- Excerpt provided
Moreover, “people who have tried, tested and loved your products are far more effective in attracting new business than even the most elaborate marketing campaigns,” says Kourtesis. “The most effective way to deliver social proof is through videos featuring your regular customers. Reviews created by consumers are trusted 12 times more than scripted marketing material,” he notes. Moreover, “71 percent of consumers feel more comfortable buying a product if they can see reviews by regular people who have used it.”
4. Customer service & support
“Once a brand attains a desired customer, it’s just as important to continue to provide a positive experience to retain them,” says Jeffrey Hirsch, CMO, SundaySky, a personalized video engagement platform. One of the best ways to do this is to proactively answer their questions. For example, “AT&T offers new customers personalized videos to explain their bill according to their plan, preferences, payment due date, overages and more. [And] by being proactive about addressing an area of potential confusion with customers, AT&T increased customer satisfaction and reduced bill-related calls to its help center.”
5. Recruiting employees
“One of the coolest, most unique tools that employers are using today [to attract new employees] is to show the environment that they [would be] working in [via videos],” says Matthew Mercuri, digital marketing manager, Dupray, which sells steam cleaners and steam irons. “Whether it be [a video] on your careers page or a recruitment video advertised to a targeted audience on YouTube, the ability to showcase your business in a proper capacity goes a long way to attracting the type ofcandidatesthat you want.”

- Material provided
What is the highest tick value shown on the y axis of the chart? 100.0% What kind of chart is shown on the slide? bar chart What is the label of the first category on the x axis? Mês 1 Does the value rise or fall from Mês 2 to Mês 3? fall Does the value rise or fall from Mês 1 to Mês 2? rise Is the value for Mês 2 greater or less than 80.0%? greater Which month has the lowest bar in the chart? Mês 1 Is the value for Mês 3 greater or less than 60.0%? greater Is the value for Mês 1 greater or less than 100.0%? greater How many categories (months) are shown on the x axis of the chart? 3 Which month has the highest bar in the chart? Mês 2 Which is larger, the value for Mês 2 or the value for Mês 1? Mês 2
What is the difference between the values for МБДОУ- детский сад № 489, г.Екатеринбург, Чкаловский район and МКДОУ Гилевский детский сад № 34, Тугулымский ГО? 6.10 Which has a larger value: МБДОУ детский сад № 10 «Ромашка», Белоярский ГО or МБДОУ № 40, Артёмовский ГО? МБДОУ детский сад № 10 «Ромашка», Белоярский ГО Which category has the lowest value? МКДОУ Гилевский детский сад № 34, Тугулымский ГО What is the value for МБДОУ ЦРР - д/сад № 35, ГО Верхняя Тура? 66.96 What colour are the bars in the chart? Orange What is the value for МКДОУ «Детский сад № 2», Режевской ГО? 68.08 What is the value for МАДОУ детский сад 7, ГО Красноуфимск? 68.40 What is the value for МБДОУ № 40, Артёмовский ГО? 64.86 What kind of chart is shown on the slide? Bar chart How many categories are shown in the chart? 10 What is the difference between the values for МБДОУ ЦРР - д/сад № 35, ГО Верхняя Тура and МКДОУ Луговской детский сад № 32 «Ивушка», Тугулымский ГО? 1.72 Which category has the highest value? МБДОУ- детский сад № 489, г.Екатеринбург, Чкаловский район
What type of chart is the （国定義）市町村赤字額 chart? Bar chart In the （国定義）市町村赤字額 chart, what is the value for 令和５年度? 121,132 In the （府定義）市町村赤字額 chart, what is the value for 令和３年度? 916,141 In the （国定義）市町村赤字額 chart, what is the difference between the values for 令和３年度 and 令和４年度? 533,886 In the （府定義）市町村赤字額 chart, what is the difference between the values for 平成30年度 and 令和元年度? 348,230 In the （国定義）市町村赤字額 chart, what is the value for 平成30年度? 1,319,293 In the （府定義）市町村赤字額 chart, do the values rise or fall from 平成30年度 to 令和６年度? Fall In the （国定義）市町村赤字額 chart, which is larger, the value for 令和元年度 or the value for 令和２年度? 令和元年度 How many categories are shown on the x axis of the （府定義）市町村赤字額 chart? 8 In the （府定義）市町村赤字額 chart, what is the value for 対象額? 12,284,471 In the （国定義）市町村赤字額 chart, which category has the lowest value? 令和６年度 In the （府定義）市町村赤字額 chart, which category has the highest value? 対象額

- The task
Can you carry on the article about how businesses use video from its final sentence, writing in the same style?

- Written answer
6. Training employees
“In today’s fast-paced, technology-focused world, employees’ skills [quickly] become outdated, and companies need to implement easy, meaningful training solutions in order to keep their employees up-to-date and stay competitive,” says Jeff Weber, senior vice president, People and Places, at Bridge, a mobile corporate training platform. “Video is [a] great, practical training tool that provides employees with an effective way to learn. Video can provide multiple types of training examples that are difficult to replicate otherwise, and employees can access these resources anytime and review them more than once to ensure they are able to retain the information.”
“Video-based learning provides an engaging format for on-demand training that increases retention, so new hires get ramped up faster,” says Brendan Cournoyer, vice president, corporate marketing, Brainshark, a sales enablement solutions company. “It’s also a great way to keep sales [and customer service/support] people continuously prepared with quick-hit learning content. Sales reps are often on the go, so a short video that breaks down a new product offering is preferable to reading through a text-heavy tech document.”